🤖 AI Summary
This work addresses a critical limitation in existing tree search decoding methods for large language model inference: their disregard for fixed token budget constraints, which often leads to excessive branching in later stages or premature termination. To overcome this, the authors propose Budget-Guided Monte Carlo Tree Search (BG-MCTS), the first approach to explicitly integrate token budgets into the tree search strategy. BG-MCTS dynamically balances exploration and exploitation—favoring broad exploration early on and progressively focusing on answer refinement while suppressing late-stage branching at shallow nodes as the budget depletes. By incorporating dynamic branch control and priority-based scheduling, BG-MCTS consistently outperforms existing budget-agnostic tree search methods across varying token budgets on the MATH500 and AIME24/25 benchmarks using open-source large language models.
📝 Abstract
Tree-search decoding is an effective form of test-time scaling for large language models (LLMs), but real-world deployment imposes a fixed per-query token budget that varies across settings.
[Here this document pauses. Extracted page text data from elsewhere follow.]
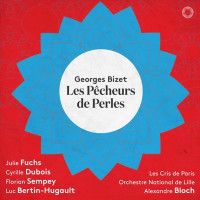 Georges Bizet
Les Pêcheurs de Perles

Julie Fuchs
Cyrille Dubois
Florian Sempey
Luc Bertin-Hugault

Les Cris de Paris
Orchestre National de Lille
Alexandre Bloch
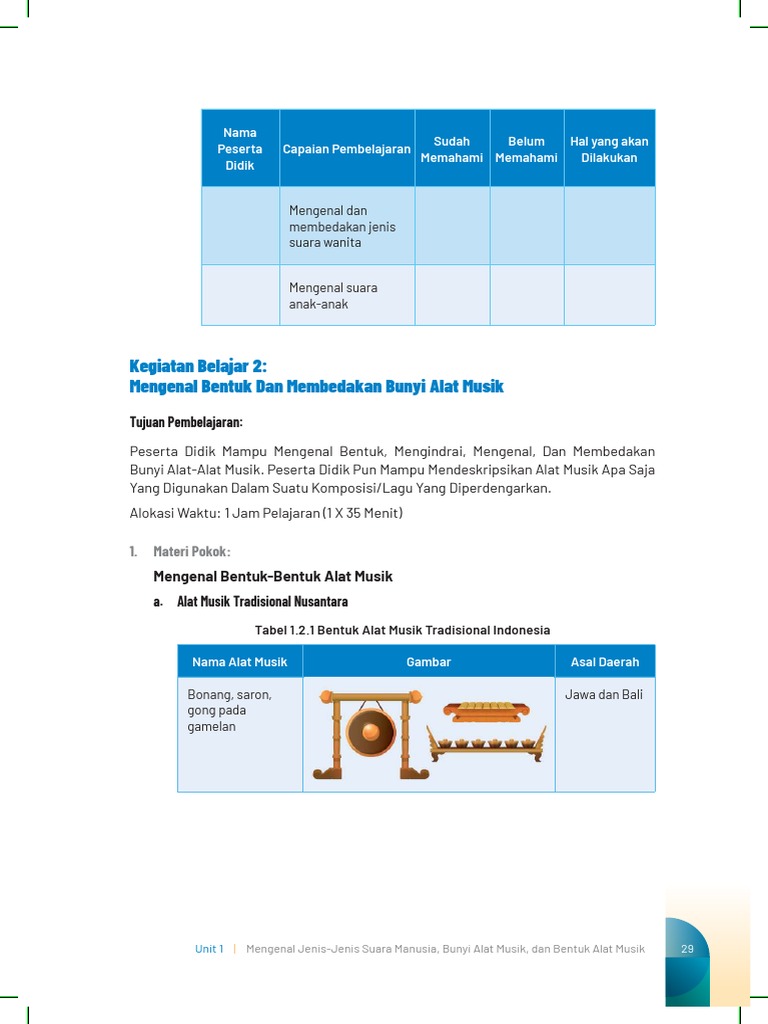 | Nama Peserta Didik | Capaian Pembelajaran | Sudah Memahami | Belum Memahami | Hal yang akan Dilakukan |
|---|---|---|---|---|
| | Mengenal dan membedakan jenis suara wanita | | | |
| | Mengenal suara anak-anak | | | |

Kegiatan Belajar 2:
Mengenal Bentuk Dan Membedakan Bunyi Alat Musik

Tujuan Pembelajaran:

Peserta Didik Mampu Mengenal Bentuk, Mengindrai, Mengenal, Dan Membedakan Bunyi Alat-Alat Musik. Peserta Didik Pun Mampu Mendeskripsikan Alat Musik Apa Saja Yang Digunakan Dalam Suatu Komposisi/Lagu Yang Diperdengarkan.

Alokasi Waktu: 1 Jam Pelajaran (1 X 35 Menit)

1. Materi Pokok:

Mengenal Bentuk-Bentuk Alat Musik

a. Alat Musik Tradisional Nusantara

Tabel 1.2.1 Bentuk Alat Musik Tradisional Indonesia

| Nama Alat Musik | Gambar | Asal Daerah |
|---|---|---|
| Bonang, saron, gong pada gamelan | | Jawa dan Bali |

Unit 1 | Mengenal Jenis-Jenis Suara Manusia, Bunyi Alat Musik, dan Bentuk Alat Musik 29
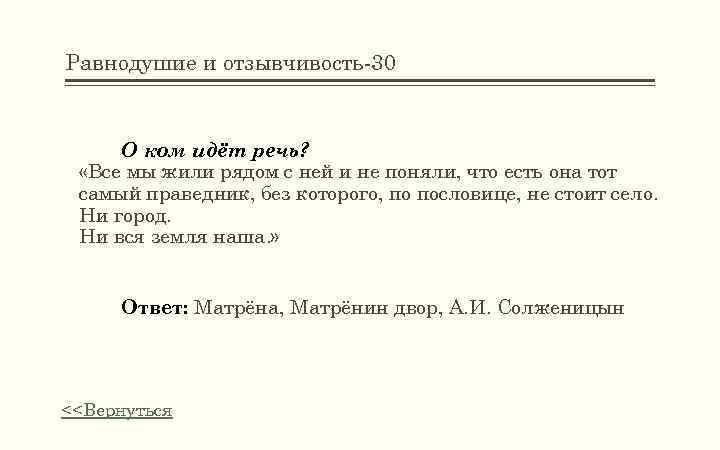 Равнодушие и отзывчивость-30

О ком идёт речь?

«Все мы жили рядом с ней и не поняли, что есть она тот самый праведник, без которого, по пословице, не стоит село.
Ни город.
Ни вся земля наша.»

Ответ: Матрёна, Матрёнин двор, А.И. Солженицын

<<Вернуться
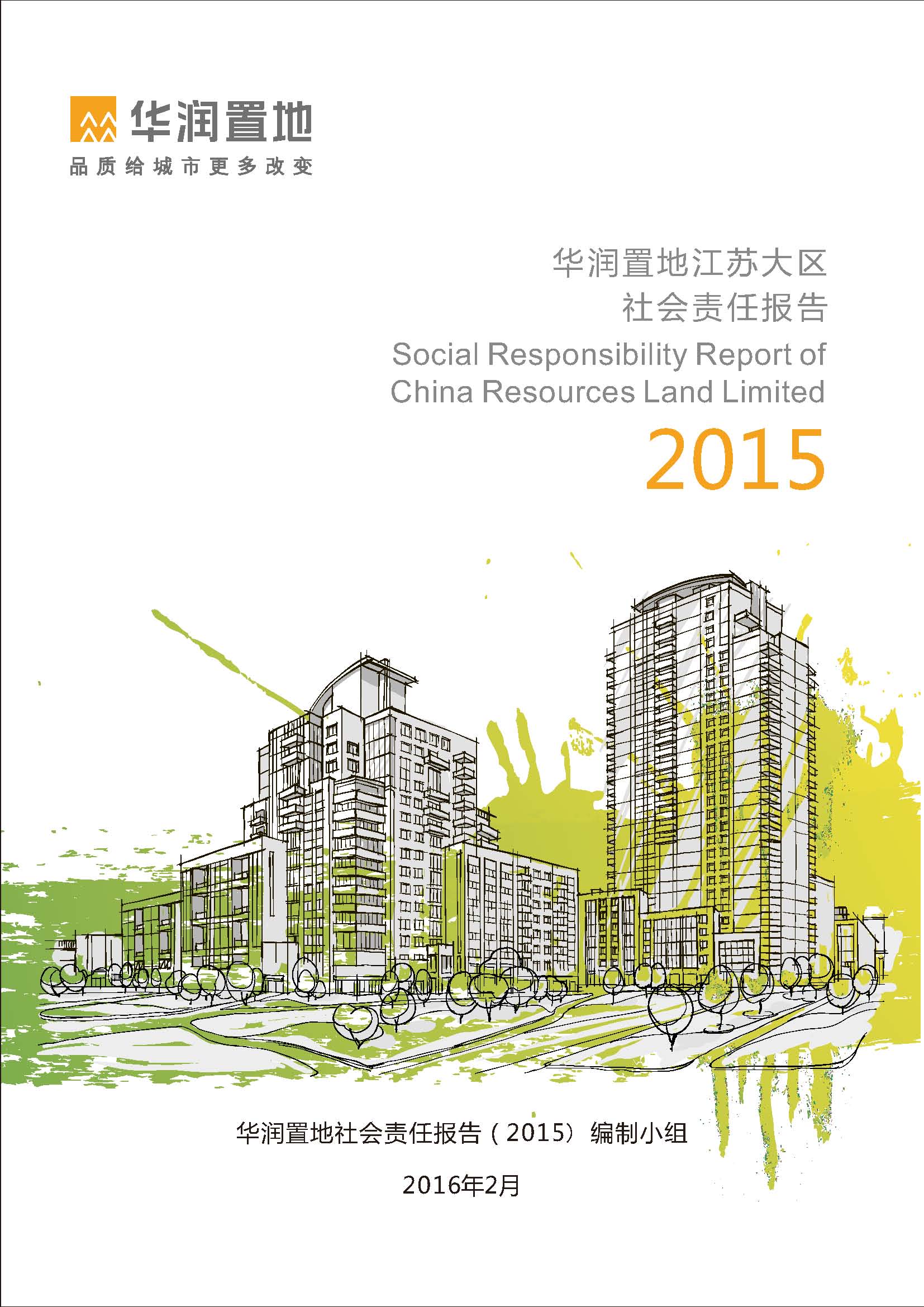 华润置地
品质给城市更多改变

华润置地江苏大区
社会责任报告
Social Responsibility Report of China Resources Land Limited
2015

华润置地社会责任报告（2015）编制小组

2016年2月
Existing tree-search policies are largely budget-agnostic, treating the budget as a termination condition, which can lead to late-stage over-branching or premature termination. We propose {Budget-Guided MCTS} (BG-MCTS), a tree-search decoding algorithm that aligns its search policy with the remaining token budget: it starts with broad exploration, then prioritizes refinement and answer completion as the budget depletes while reducing late-stage branching from shallow nodes. BG-MCTS consistently outperforms budget-agnostic tree-search baselines across different budgets on MATH500 and AIME24/25 with open-weight LLMs.